The discovery of this substance was first announced at Paris, in 1847, but, prior to 1864, experiments with it were confined almost entirely to the laboratory of the chemist. It was manufactured only in small quantities for scientific purposes. In that year, a gentleman in Europe by the name of Noble suggested that it might be used for blasting purposes, and in the following year he made experiments with it, demonstrating its extraordinary power, and succeeded in introducing it to a limited extent into some of the European quarries and mines. An account of its properties was also published during that year in England and in a scientific periodical in New York. In 1866, a few weeks before the explosion which has given rise to this case, a shipment of the article from Noble arrived in San Francisco. Efforts were made by the consignees to draw public attention to it for blasting purposes when the explosion at the office of the defendants took place. A second shipment from the same person to the same consignees, made from Hamburg by the steamer European exploded on the 8th of April, 1866, at Aspinwall, destroying the steamer and other property. This was eight days before the explosion at the defendant's express office, and the news had not then reached San Francisco. Notwithstanding the efforts of Noble to bring his nitro-glycerine into notice in 1865, and the two shipments mentioned made by him early in 1866, at the time the case in question was shipped at New York and received at San Francisco, nitro-glycerine was not generally known to the public as an article of commerce. The explosions at Aspinwall and San Francisco, and subsequent ones occurring at Sidney and in England attracted the attention of scientific men to the subject, and led to more careful investigation and experiment and to general knowledge of its properties.

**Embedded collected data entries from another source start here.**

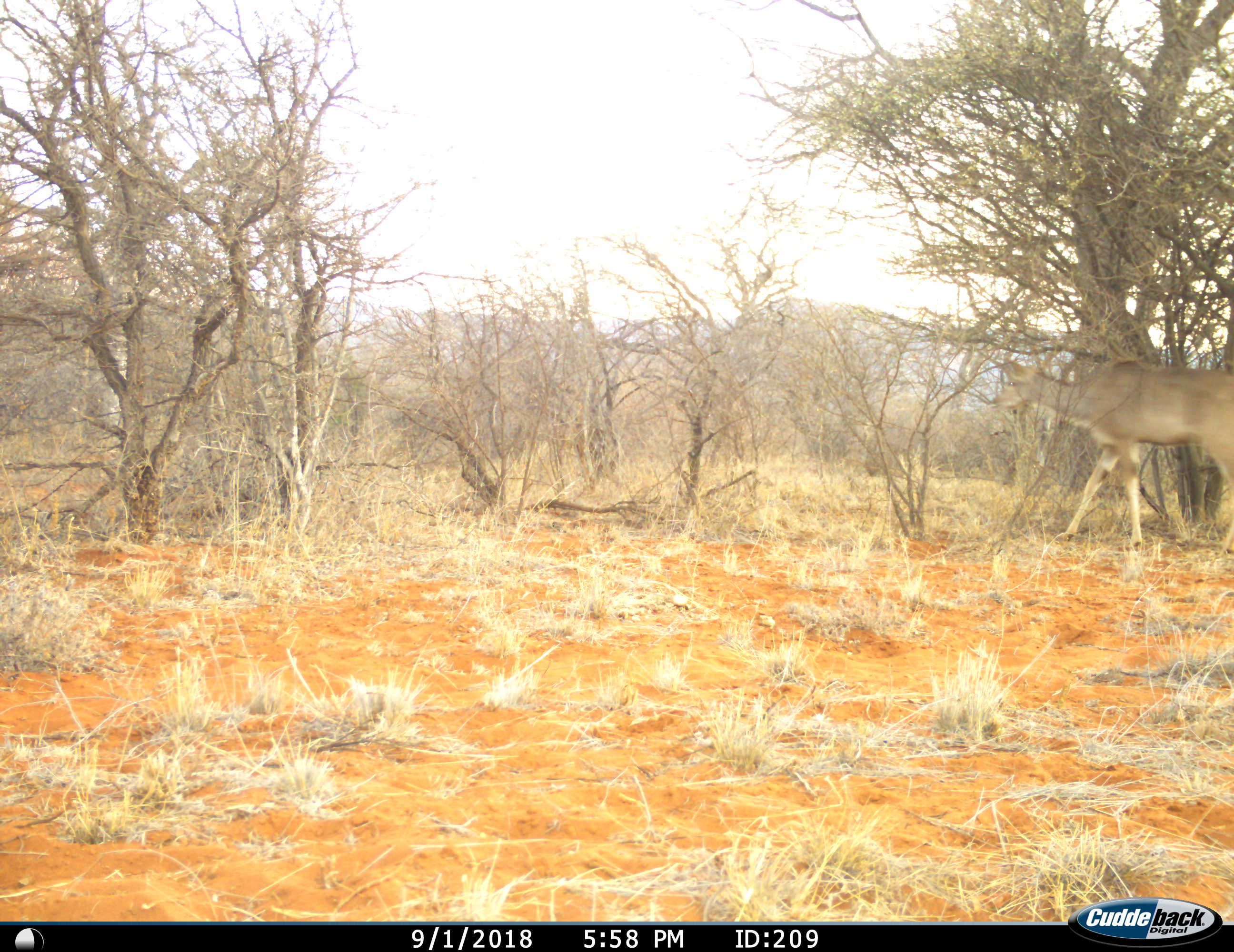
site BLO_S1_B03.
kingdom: Animalia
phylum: Chordata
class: Mammalia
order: Artiodactyla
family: Bovidae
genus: Tragelaphus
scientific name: Tragelaphus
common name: kudu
Kudu (Tragelaphus), count 1. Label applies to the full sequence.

The court found that neither the defendants, nor any of
the employees of the defendants, or of the Pacific Mail Steamship Company who had anything to do with the package in question, nor the managing agent of the defendants on the Pacific coast, nor any of those killed by the explosion, knew the contents of the case in question or had any means of such knowledge or had any reason to suspect its dangerous character, and that they did not know anything about nitroglycerine or glonoin oil, or that it was dangerous; that the case had the appearance of other cases usually received in the ordinary course of the defendants' business, and was received and handled by their employees in the same way that other cases of similar appearance were usually received and handled, and in the mode that men of prudence engaged in the same business would have handled cases having a similar appearance in the ordinary course of business, when ignorant of their contents, and with similar means of knowledge as that possessed by the defendants and their employees in this instance, and that there was no negligence on the part of the defendants in receiving the case or in their failure to ascertain the dangerous character of the contents, and in view of the condition of their knowledge, of the want of means of knowledge, and the absence of any reasonable ground of suspicion, there was no negligence in the handling of the case at the time of the explosion.

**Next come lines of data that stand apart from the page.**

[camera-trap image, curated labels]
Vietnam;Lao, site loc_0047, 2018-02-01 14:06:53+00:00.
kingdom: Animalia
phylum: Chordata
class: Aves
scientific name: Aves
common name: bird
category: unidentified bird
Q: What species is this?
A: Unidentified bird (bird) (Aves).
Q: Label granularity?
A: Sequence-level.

The defendants either repaired or paid for the repairs (to the amount of about $6,000) of the premises occupied by themselves, except a portion of certain repairs made by the plaintiff, which were necessarily made in connection with repairs made to those portions of the premises occupied by the other tenants of the plaintiff, and which the defendants omitted to pay for by mistake.
For the amount thus omitted to be paid, and interest, the court gave judgment for the plaintiff, but held that the defendants were not liable for any damage caused by the explosion to other portions of the buildings of the plaintiff leased to and occupied by other tenants.
To review this judgment the plaintiff sued out a writ of error from this Court.